The reality of women’s employment

As per the available data from National Sample Survey dating 2009-10, only 26 percent women formed a part of the work force in India. Of which, 56 percent were self-employed, 4 percent were salaried workers and 40 percent were casual laborers. Men have inordinately higher percentages in all the aforementioned categories. In the salaried category, women were reported to be paid much lower than their male counterparts with a difference of 38 percent in rural areas and 19 percent in urban areas. Considering that a pan India figure of a rather outdated data shows 56 percent self-employment in women; it would be interesting to scale up the status of self-employment in the country and world over to see the status of self-employed women who at worse own beauty parlors and tailor shops for self-sustenance and at best start up an enterprise which gives boost to the economy and brings in social recognition.

CNBC published a listicle on 20 hottest startups the world over for the year 2015. In the list of 20, India figures tenth with a woman led enterprise. Upon further observation, two other women feature in the same list of which one hails from Portugal and the other from Philippines. It would be interesting to note that the enterprise of all the three women dealt with children and HR sector. This brings us to the beginning of the article where we dwelt upon how certain works are stereotyped. Are women inclined to make particular choices given their primitive instincts to nurture and procreate despite the modern tools of education and globalization?

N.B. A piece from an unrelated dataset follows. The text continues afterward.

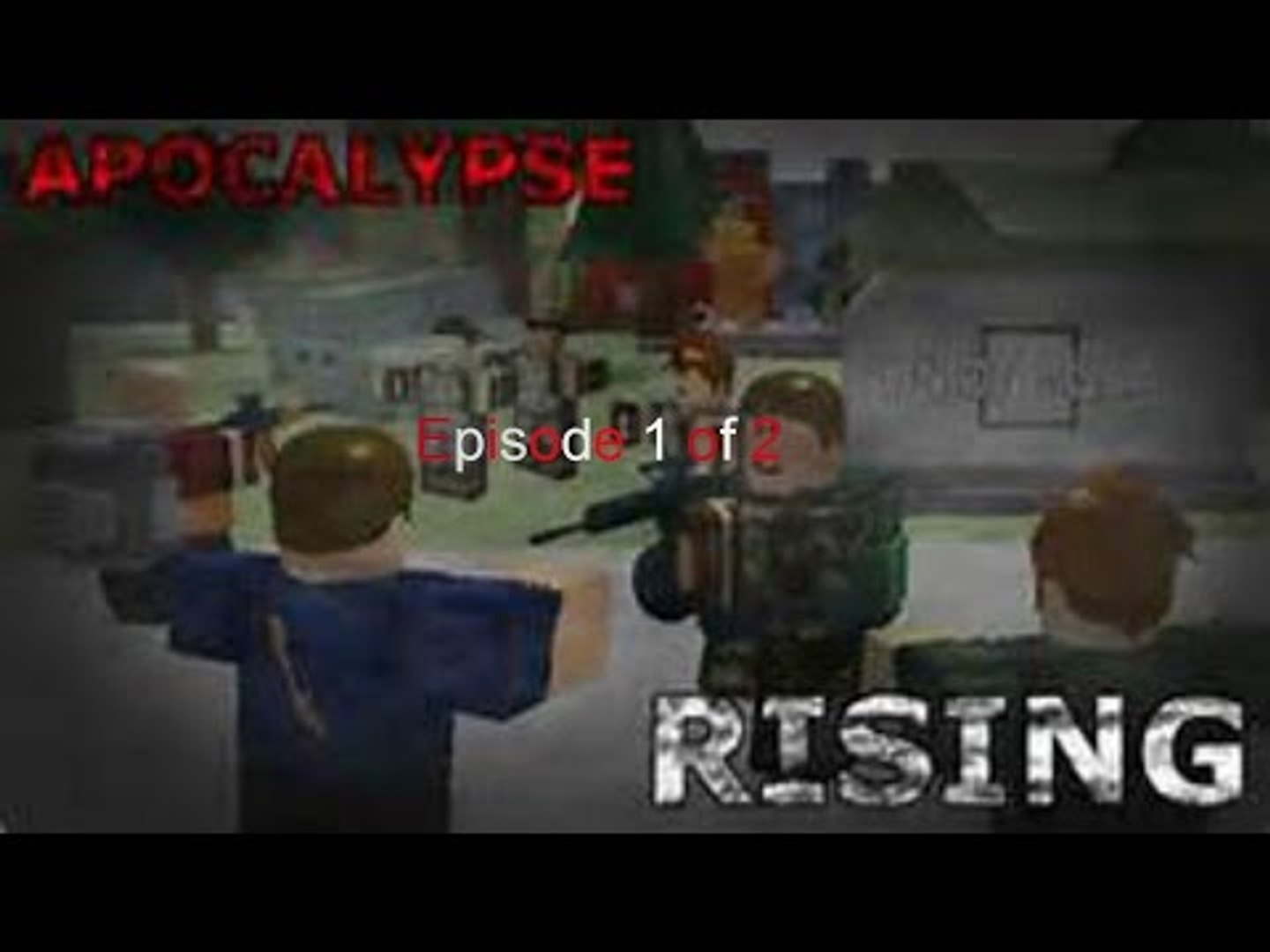 Roblox Apocalypse Rising Ep 1 Of 2 Video Dailymotion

If the answer to this question is in affirmative, then the next point to think about the estimated loss we face by relative non-involvement of women in science and technology. There is a Facebook joke, “If women personify countries there would be no wars, just a couple of countries not talking to each other.” Yes, we are damn well right. If women were to dominate certain spaces with the combination of primitive instincts and modern tools, maybe, just maybe, there would be no wars.